TAREA |
Anota, copiándolo sin cambiar nada, el fragmento del texto proporcionado que empieza con las palabras que contienen "Ciertamente, en los" y termina con "formas del masoquismo.".

#### TEXTO PROPORCIONADO

Desde luego, les habría salido más a cuenta perder 13 o 18 meses desfilando en Ferrol, Cartagena o Melilla. O haber regalado esa cantidad de tiempo a la versión descafeinada del secuestro, la llamada Prestación Social Sustitutoria, de la que fueron cómplices tantas y tantas organizaciones que hoy seguimos teniendo por justas y benéficas. Sin embargo, esos 57 y muchos cientos que llegaron detrás —hasta 12.000— optaron por el camino más difícil, el que después de un rosario de juicios les llevaba casi con total seguridad a la trena y a la condición indefinida de apestados laborales. Ya quisiera el más gallo de los legionarios descamisados tener la mitad de valentía de estos tipos que, utilizándose a sí mismos como munición, acabaron ganando la batalla de la dignidad. Un millón de gracias por haberlo hecho.

Oda al esfuerzo

En una de las columnas que dediqué a la lotería del informe PISA, especialmente en lo que tocaba al morrazo de los escolares de la CAV, menté la necesidad de reflexionar sobre el esfuerzo. Lo hice a sabiendas de que ahora mismo es lo que Pablo Iglesias denominaría “significante perdedor”. Vamos, que quien lo enarbole como valor no solo no se comerá un colín, sino que resultará sospechoso de pertenecer al fascio y/o la reacción.

Ciertamente, en los ambientes donde se desenvuelve la ortodoxia bienpensante el concepto tiene una pésima fama. Se asocia —muchas veces con buena intención, pero en general, por postureo gandul— a la vetusta máxima “La letra con sangre entra”. No negaré que quede por ahí algún residuo de la (literalmente) rancia escuela que equipare esforzarse con recibir una mano de hostias, pero la vaina no por ahí. Y tampoco por el del sacrificio pseudopurificador ni cualquiera de las formas del masoquismo.

########
#### REGISTROS MOSTRADOS

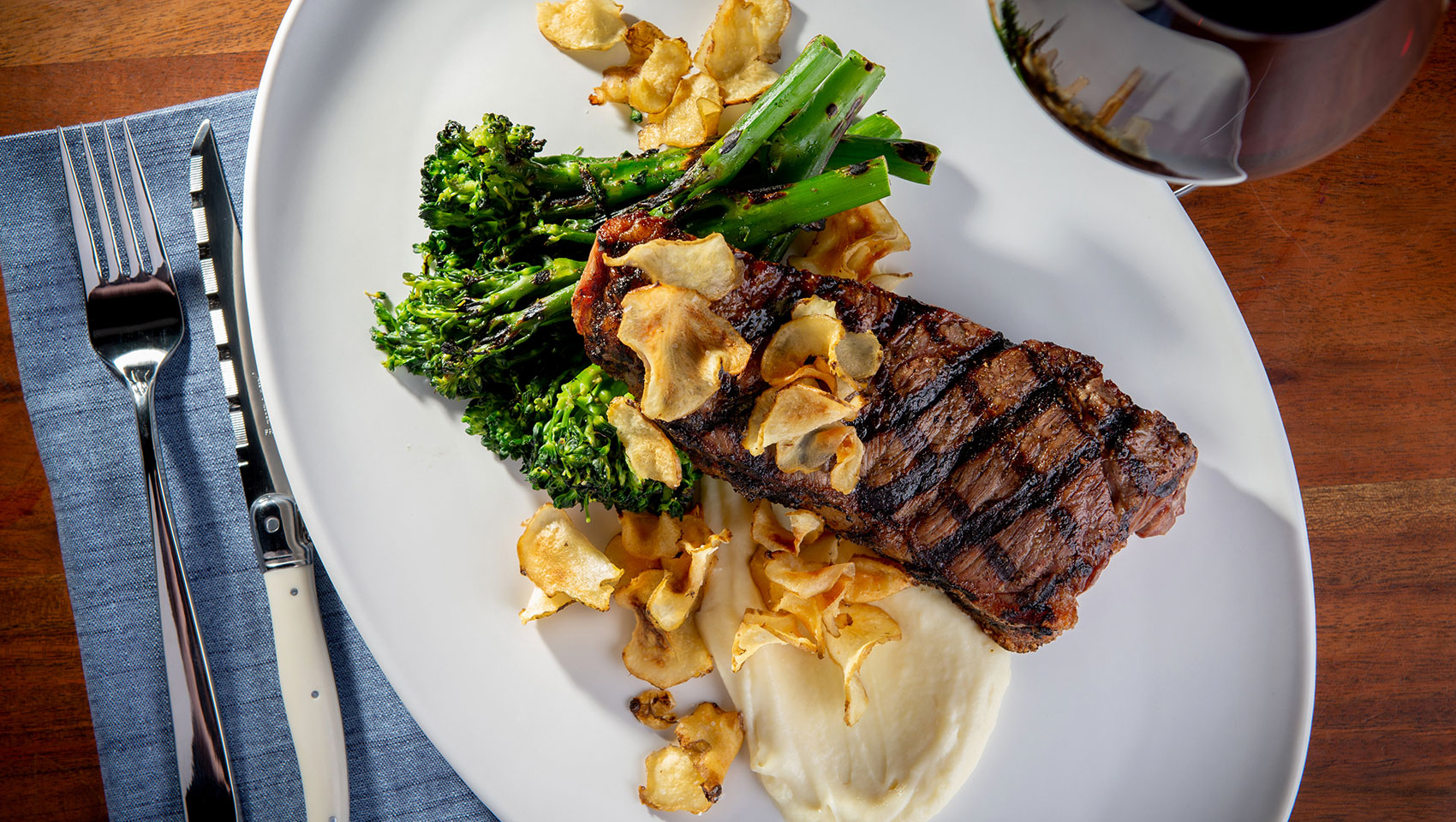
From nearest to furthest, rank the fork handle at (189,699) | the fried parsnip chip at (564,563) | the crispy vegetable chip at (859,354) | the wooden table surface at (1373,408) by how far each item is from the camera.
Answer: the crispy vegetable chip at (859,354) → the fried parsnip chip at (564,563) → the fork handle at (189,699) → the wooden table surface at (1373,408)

########
#### REGISTROS MOSTRADOS

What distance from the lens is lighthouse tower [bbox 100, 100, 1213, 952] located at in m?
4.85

########

TU RESPUESTA |
Ciertamente, en los ambientes donde se desenvuelve la ortodoxia bienpensante el concepto tiene una pésima fama. Se asocia —muchas veces con buena intención, pero en general, por postureo gandul— a la vetusta máxima “La letra con sangre entra”. No negaré que quede por ahí algún residuo de la (literalmente) rancia escuela que equipare esforzarse con recibir una mano de hostias, pero la vaina no por ahí. Y tampoco por el del sacrificio pseudopurificador ni cualquiera de las formas del masoquismo.